The mighty C7 Corvette has attracted plenty of press over the past year or so, and rightfully so. But, the latest news on the C7 Corvette is an interesting one: Processing an adhesive used in the Stingray can serve as a stalactite in artificial bat caves, which may help preserve threatened bat species in North America.
You see, artificial bat caves have shown progress in eliminating a deadly bat disease called White-Nose Syndrome. To date the disease, which make bats act abnormally and wake from hibernation too frequently, has killed over 5.7 million bats across North America.
Currently their is no cure for the disease, but why be concerned about bats anyway? According to GM, a single bat can eat up to 5,000 insects a night. If you multiply that by 5.7 million deceased bats, you can quickly see how the disappearance of these bats can greatly influence the environment.
“We need to do what we can to prevent more bats from contracting white-nose syndrome while they are hibernating,” said Rob Mies, executive director for the Organization for Bat Conservation. “Researchers are working around the clock to find a way to stop the transmission from occurring in caves. This disease is occurring at a rapidly escalating rate and if a solution is not found soon, many bat species could face extinction.”

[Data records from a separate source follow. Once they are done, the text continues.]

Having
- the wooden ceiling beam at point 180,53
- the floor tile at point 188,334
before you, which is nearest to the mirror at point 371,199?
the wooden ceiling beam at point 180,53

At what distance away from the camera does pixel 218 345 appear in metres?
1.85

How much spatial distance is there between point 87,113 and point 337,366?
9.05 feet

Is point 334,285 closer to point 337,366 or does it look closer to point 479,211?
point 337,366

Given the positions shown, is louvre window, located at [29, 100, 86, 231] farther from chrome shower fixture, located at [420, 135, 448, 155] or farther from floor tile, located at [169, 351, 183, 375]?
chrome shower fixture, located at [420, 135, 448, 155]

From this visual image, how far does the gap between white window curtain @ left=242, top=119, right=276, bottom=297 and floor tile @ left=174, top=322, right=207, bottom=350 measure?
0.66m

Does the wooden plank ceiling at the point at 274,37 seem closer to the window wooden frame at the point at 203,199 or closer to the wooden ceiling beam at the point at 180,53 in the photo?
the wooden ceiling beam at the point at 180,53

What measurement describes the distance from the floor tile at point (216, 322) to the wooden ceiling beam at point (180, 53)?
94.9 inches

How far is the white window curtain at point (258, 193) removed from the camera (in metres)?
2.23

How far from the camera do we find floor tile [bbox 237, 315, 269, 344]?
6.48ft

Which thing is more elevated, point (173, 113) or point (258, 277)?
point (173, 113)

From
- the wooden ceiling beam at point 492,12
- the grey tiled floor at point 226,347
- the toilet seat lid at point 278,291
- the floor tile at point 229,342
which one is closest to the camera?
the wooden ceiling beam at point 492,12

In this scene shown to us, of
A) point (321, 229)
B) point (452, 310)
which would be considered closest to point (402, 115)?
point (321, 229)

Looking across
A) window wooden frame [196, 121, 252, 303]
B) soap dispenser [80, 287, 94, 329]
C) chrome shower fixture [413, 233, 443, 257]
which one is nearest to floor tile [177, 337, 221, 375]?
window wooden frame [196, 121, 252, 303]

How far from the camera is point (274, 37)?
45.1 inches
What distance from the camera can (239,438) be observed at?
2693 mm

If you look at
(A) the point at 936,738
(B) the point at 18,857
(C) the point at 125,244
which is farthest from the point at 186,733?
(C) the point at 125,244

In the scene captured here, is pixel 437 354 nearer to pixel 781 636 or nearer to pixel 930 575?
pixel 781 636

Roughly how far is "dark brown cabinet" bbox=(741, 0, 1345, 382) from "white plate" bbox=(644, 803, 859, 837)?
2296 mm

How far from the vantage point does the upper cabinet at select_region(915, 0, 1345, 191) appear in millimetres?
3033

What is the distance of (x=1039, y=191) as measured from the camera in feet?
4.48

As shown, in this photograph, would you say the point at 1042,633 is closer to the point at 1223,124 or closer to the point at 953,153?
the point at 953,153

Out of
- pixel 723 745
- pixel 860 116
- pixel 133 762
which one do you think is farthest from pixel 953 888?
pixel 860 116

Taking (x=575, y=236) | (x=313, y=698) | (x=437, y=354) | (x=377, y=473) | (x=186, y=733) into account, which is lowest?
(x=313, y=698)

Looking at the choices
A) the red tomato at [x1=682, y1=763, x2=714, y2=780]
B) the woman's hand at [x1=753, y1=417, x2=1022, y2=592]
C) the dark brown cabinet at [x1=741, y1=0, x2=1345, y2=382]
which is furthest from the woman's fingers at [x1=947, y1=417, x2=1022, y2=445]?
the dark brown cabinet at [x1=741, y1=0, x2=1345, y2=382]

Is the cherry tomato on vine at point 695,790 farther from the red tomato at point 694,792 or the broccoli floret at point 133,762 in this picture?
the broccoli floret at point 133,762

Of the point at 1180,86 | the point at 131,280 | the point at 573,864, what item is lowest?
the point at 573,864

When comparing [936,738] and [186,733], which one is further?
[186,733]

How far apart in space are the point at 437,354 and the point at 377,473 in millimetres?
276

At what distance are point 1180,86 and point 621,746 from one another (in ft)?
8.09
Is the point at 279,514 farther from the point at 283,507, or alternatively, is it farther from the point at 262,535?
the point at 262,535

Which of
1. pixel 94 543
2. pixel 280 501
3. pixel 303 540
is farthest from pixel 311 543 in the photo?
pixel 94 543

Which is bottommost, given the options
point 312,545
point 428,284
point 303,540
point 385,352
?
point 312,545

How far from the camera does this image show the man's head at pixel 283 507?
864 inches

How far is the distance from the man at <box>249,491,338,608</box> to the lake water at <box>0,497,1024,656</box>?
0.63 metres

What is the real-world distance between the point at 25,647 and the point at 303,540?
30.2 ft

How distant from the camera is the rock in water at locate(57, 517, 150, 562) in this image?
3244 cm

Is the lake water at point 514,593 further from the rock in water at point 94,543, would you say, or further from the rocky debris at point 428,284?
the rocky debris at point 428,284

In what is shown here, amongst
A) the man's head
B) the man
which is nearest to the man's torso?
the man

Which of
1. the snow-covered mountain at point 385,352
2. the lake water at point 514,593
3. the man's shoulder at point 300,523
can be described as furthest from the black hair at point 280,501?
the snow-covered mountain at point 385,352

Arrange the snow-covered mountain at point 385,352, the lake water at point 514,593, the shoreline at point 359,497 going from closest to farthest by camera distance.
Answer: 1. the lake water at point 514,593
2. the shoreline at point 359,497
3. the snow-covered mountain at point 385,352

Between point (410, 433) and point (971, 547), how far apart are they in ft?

You might not know it, but bat projects have been a part of GM for several years. In fact, they have over 26 certified wildlife habitat programs and penchant for creative recycling.
By creating bat houses from scrap Chevy Volt battery covers, the houses and glue can hold 150 bats each. So far GM and partners have installed over 500 artificial bat houses.
“We think of waste as just a resource out of place and work hard to keep materials in use,” said John Bradburn, GM global manager of waste reduction. “Just like our stalactite concept or our bat houses, we seek out creative reuse projects that touch other elements of sustainability such as community engagement and wildlife preservation.”